* [Description of the task]: Should any entry include an image, skip the image and copy the entry exactly.

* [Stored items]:

□ □ □ □

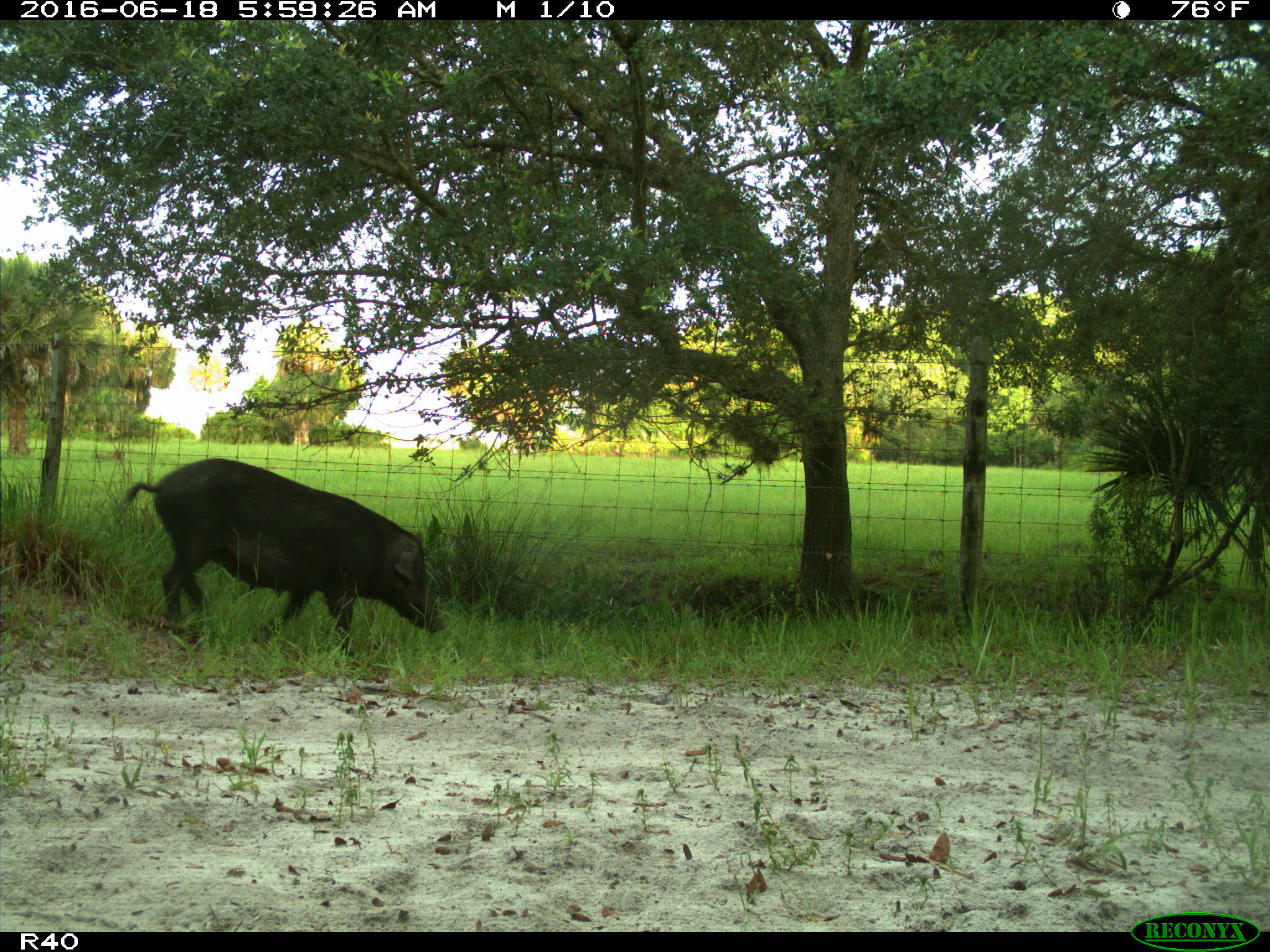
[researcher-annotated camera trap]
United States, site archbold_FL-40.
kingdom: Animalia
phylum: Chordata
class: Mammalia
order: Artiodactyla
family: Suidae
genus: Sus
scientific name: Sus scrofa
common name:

□ □ □ □

* [Result for this exercise]:
[researcher-annotated camera trap]
United States, site archbold_FL-40.
kingdom: Animalia
phylum: Chordata
class: Mammalia
order: Artiodactyla
family: Suidae
genus: Sus
scientific name: Sus scrofa
common name:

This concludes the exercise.